This blog post follows my introductory post to Automatic programming. The syntax of a programming language is defined as the set of rules that defines correctly structured code. There are many possible syntax errors. Some examles are:
Opened parantheses are not closed
Indendations are not correct
Variable names are written wrong
It is hard to generate syntactial correct source code. We can make our life easier by not generating source code directly, but generating a different representation of code, that doesn’t have these difficulties. I’m talking about Abstract syntax trees (AST). An AST is a tree representation of the abstract syntactic structure of source code. Source code exists only because it is readable and writeable by humans. AST is a representation that fits better two how a computer works. It exists as an intermediate representation of the program that the compiler requires. In comparison to source code ASTs doesn’t contain inessential punctuation and delimiters, like braces, semicolons and parentheses. Abstract syntax trees are often used in program analysis and program transformation.

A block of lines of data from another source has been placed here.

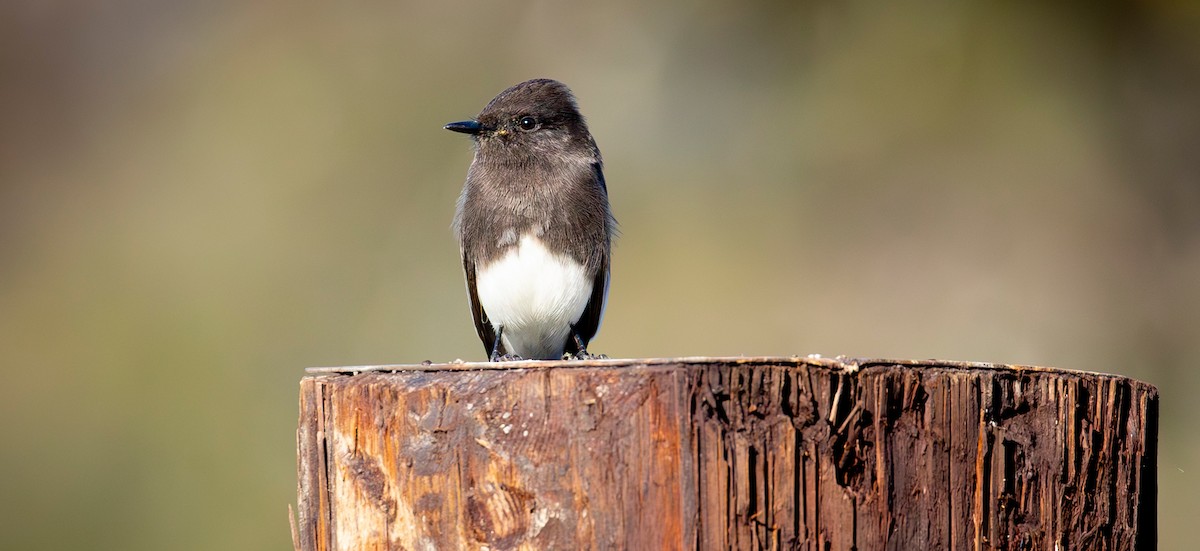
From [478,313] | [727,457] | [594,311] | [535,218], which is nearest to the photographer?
[727,457]

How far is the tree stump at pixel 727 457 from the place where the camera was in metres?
2.18

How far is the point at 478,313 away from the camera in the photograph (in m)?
5.78

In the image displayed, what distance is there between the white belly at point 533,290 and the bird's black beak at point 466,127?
0.66m

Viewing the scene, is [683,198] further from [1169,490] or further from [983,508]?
[983,508]

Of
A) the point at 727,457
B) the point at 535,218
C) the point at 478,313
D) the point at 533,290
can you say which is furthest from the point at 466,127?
the point at 727,457

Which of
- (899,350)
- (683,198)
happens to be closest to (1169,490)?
(899,350)

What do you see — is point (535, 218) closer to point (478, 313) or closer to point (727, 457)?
point (478, 313)

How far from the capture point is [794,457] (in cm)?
219

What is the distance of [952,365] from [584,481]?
79cm

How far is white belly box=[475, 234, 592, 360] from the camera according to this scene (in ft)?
16.5

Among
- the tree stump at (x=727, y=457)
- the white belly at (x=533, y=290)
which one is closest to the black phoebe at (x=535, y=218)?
the white belly at (x=533, y=290)

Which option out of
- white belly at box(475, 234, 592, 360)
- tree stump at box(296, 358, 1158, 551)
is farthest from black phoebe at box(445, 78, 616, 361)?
Answer: tree stump at box(296, 358, 1158, 551)

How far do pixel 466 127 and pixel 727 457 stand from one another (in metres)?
3.43

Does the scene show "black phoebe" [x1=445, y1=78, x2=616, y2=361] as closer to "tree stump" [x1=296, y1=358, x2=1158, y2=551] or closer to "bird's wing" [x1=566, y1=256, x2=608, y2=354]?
"bird's wing" [x1=566, y1=256, x2=608, y2=354]
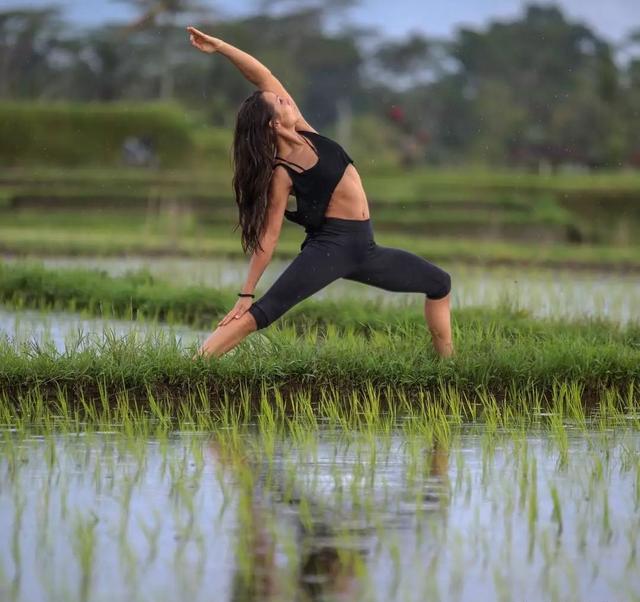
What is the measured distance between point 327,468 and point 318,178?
1.66m

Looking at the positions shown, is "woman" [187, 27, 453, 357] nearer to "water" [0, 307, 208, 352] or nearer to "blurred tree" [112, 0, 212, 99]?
"water" [0, 307, 208, 352]

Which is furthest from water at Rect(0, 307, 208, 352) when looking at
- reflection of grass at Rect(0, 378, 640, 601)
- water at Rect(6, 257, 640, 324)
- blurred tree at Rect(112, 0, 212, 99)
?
blurred tree at Rect(112, 0, 212, 99)

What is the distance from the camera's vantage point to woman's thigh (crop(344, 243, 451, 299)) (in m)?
6.86

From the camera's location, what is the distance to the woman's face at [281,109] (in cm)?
656

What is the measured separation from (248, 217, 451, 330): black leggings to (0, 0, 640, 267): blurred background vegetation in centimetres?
1154

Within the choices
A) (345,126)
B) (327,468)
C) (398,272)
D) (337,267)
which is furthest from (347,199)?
(345,126)

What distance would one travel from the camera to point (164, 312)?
11.4 metres

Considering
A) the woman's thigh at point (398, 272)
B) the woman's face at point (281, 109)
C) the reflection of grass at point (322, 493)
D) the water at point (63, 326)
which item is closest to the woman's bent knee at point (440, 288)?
the woman's thigh at point (398, 272)

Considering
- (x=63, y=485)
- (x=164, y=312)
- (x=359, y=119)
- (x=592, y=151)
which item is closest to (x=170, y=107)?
(x=592, y=151)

There are python libraries to parse and unparse source code to and from ASTs. This allows us to take existing source code, parse them to their AST representation and use them as examples for our machine learning model. It also makes it easy to create human readable source code from automatically generated ASTs.
The following jupyter notebook shows us how the AST representation of given python source code looks like, and how to write our own AST.
The Python Standard Library gives us the ast module to create and use ASTs. With the parse function Python source code is parsed into it’s tree representation. The dump function prints the AST. The output shows how to create the AST directly with the ast module.
The first example is a simple addition. There is an expression with the two variable x and y and the binary operation add.
The PyPI package showast has a nice visualization function for ASTs. The visualization shows the tree structure.
In this example the addition is packed into a function. Here we see how actual python code is represented as an AST. I don’t show the dump of the AST, since it is already very convoluted, but with such a dump you could see how to create the AST directly from the ast module.
The visualization shows us, that there are several new nodes which define the function, arguments, return statement and variable definitions. We get the source code from a function with the inspect module. It would be also possible to visualize a function directly with show_source from the showast module.
Python itself doesn’t provide a way to turn a compiled code object into an AST. There are third party tools that can do this. Astor is such a package.
def add_func(x, y):
return (x + y)
The last examples shows how to create an AST directly with the ast module. Here you see the implementation of the leibniz formula. This is a formula to calculate the value of pi. The number of iterations corresponds to the accuracy of the result. Here we see why we are writing programs in a programming language and not as an AST. The tree representation is nearly unreadable. You can imagine that modules with hundreds or thousands lines of code result in humongous trees.